# START OF Dataset rows

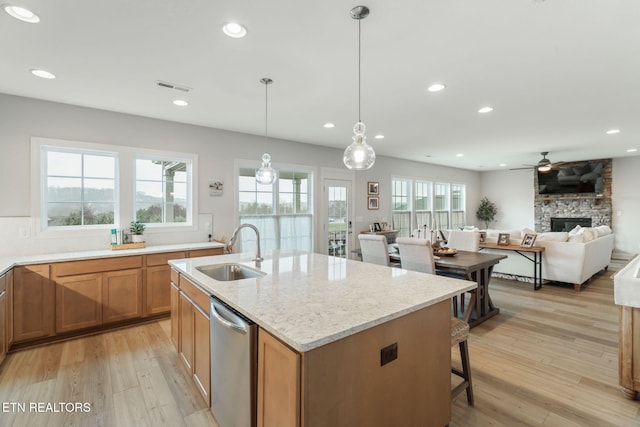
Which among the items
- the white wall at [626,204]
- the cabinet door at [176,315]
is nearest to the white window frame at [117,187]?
the cabinet door at [176,315]

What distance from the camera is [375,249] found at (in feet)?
13.0

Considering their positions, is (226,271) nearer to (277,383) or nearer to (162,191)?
(277,383)

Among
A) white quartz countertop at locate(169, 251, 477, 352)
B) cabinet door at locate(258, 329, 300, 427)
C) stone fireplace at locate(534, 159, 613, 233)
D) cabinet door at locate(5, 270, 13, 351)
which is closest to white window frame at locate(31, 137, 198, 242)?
cabinet door at locate(5, 270, 13, 351)

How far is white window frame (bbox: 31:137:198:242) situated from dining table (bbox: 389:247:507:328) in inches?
116

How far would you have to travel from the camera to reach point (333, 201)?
600cm

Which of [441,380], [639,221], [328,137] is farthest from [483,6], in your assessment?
[639,221]

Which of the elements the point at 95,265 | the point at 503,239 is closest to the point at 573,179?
the point at 503,239

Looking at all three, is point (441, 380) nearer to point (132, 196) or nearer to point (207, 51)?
point (207, 51)

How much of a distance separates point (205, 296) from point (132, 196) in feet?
8.82

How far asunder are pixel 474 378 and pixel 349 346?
177 centimetres

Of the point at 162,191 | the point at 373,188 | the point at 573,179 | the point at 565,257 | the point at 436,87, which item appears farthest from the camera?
the point at 573,179

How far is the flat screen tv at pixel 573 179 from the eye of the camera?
7902mm

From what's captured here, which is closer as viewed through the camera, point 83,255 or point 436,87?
point 436,87

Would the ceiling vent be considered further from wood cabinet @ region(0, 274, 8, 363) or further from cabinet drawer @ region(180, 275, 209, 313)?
wood cabinet @ region(0, 274, 8, 363)
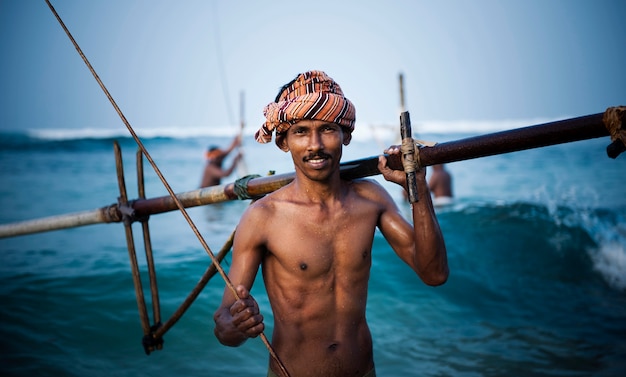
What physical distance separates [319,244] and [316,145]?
0.46 m

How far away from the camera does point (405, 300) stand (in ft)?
20.2

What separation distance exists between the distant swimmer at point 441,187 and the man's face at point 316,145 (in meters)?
8.43

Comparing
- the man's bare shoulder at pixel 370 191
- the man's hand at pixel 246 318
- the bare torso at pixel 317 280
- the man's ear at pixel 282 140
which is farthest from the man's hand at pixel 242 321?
the man's bare shoulder at pixel 370 191

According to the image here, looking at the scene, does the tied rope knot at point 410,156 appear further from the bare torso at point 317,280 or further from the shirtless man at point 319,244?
the bare torso at point 317,280

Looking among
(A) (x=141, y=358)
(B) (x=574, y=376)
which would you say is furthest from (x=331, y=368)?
(A) (x=141, y=358)

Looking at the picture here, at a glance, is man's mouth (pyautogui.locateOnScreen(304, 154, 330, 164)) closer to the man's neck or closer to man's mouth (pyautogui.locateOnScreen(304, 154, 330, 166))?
man's mouth (pyautogui.locateOnScreen(304, 154, 330, 166))

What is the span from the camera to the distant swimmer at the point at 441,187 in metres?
10.1

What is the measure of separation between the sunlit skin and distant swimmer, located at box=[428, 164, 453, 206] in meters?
8.16

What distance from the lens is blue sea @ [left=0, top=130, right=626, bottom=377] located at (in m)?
4.48

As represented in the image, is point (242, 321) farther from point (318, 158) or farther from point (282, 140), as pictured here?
point (282, 140)

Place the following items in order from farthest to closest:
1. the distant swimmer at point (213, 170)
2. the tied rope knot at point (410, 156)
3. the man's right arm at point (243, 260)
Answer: the distant swimmer at point (213, 170) < the tied rope knot at point (410, 156) < the man's right arm at point (243, 260)

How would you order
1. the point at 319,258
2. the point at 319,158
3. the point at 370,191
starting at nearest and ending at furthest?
1. the point at 319,158
2. the point at 319,258
3. the point at 370,191

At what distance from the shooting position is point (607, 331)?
4.88 m

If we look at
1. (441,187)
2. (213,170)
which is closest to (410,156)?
(441,187)
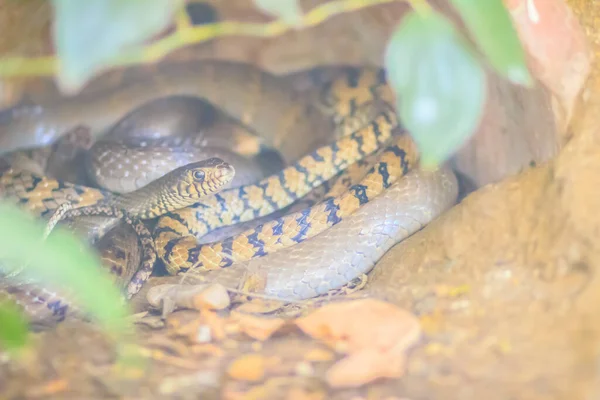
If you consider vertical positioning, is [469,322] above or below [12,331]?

# END OF Dataset rows

Exercise aim:
Without the pictures, return the entries exactly as they appear.

Answer for the task:
Which among the items
- the white wall at [626,204]
- the cabinet door at [176,315]
is nearest to the white window frame at [117,187]?
the cabinet door at [176,315]

What distance from the camera is [375,249] found at (in feet)?
13.0

Considering their positions, is (226,271) nearer to (277,383) or nearer to (162,191)?
(277,383)

Among
A) white quartz countertop at locate(169, 251, 477, 352)
B) cabinet door at locate(258, 329, 300, 427)
C) stone fireplace at locate(534, 159, 613, 233)
D) cabinet door at locate(5, 270, 13, 351)
which is closest to white window frame at locate(31, 137, 198, 242)?
cabinet door at locate(5, 270, 13, 351)

How far is white window frame (bbox: 31:137:198:242) situated from dining table (bbox: 389:247:507:328) in inches?
116

How far would you have to travel from the camera to reach point (333, 201)?
600cm

Which of [441,380], [639,221], [328,137] is farthest from [483,6], in your assessment?
[639,221]

Which of the elements the point at 95,265 | the point at 503,239 is closest to the point at 573,179?
the point at 503,239

Looking at all three, is point (441, 380) nearer to point (132, 196) or nearer to point (207, 51)?
point (207, 51)

How much of a distance separates point (205, 296) from point (132, 196) in feet?
8.82

How far asunder are pixel 474 378 and pixel 349 346?
177 centimetres

Of the point at 162,191 | the point at 373,188 | the point at 573,179 | the point at 565,257 | the point at 436,87, which item appears farthest from the camera?
the point at 573,179

How far is the flat screen tv at pixel 573 179 from the eye of the camera?
7902mm

From what's captured here, which is closer as viewed through the camera, point 83,255 or point 436,87?
point 436,87

Would the ceiling vent be considered further from wood cabinet @ region(0, 274, 8, 363) or further from cabinet drawer @ region(180, 275, 209, 313)?
wood cabinet @ region(0, 274, 8, 363)
What physical distance separates [319,244] and [316,145]?
0.46 m

How far away from the camera does point (405, 300) stand (in ft)?
20.2

What separation distance exists between the distant swimmer at point 441,187 and the man's face at point 316,145 (in meters)?
8.43

Comparing
- the man's bare shoulder at pixel 370 191
- the man's hand at pixel 246 318
- the bare torso at pixel 317 280
- the man's ear at pixel 282 140
which is farthest from the man's hand at pixel 242 321?
the man's bare shoulder at pixel 370 191

According to the image here, looking at the scene, does the tied rope knot at point 410,156 appear further from the bare torso at point 317,280 or further from the shirtless man at point 319,244?
the bare torso at point 317,280

Looking among
(A) (x=141, y=358)
(B) (x=574, y=376)
which would you say is furthest from (x=331, y=368)?
(A) (x=141, y=358)

Looking at the picture here, at a glance, is man's mouth (pyautogui.locateOnScreen(304, 154, 330, 164)) closer to the man's neck or closer to man's mouth (pyautogui.locateOnScreen(304, 154, 330, 166))?
man's mouth (pyautogui.locateOnScreen(304, 154, 330, 166))

What is the span from the camera to the distant swimmer at the point at 441,187 in metres?
10.1

What is the measure of separation between the sunlit skin and distant swimmer, located at box=[428, 164, 453, 206] in meters?
8.16

What distance from the lens is blue sea @ [left=0, top=130, right=626, bottom=377] located at (in m)?
4.48

As represented in the image, is point (242, 321) farther from point (318, 158) or farther from point (282, 140), as pictured here?
point (282, 140)

Place the following items in order from farthest to closest:
1. the distant swimmer at point (213, 170)
2. the tied rope knot at point (410, 156)
3. the man's right arm at point (243, 260)
Answer: the distant swimmer at point (213, 170) < the tied rope knot at point (410, 156) < the man's right arm at point (243, 260)

How would you order
1. the point at 319,258
2. the point at 319,158
3. the point at 370,191
starting at nearest and ending at furthest?
1. the point at 319,158
2. the point at 319,258
3. the point at 370,191

At what distance from the shooting position is point (607, 331)?
4.88 m

If we look at
1. (441,187)
2. (213,170)
which is closest to (410,156)?
(441,187)
If you consider vertical positioning, is [469,322] above or below [12,331]?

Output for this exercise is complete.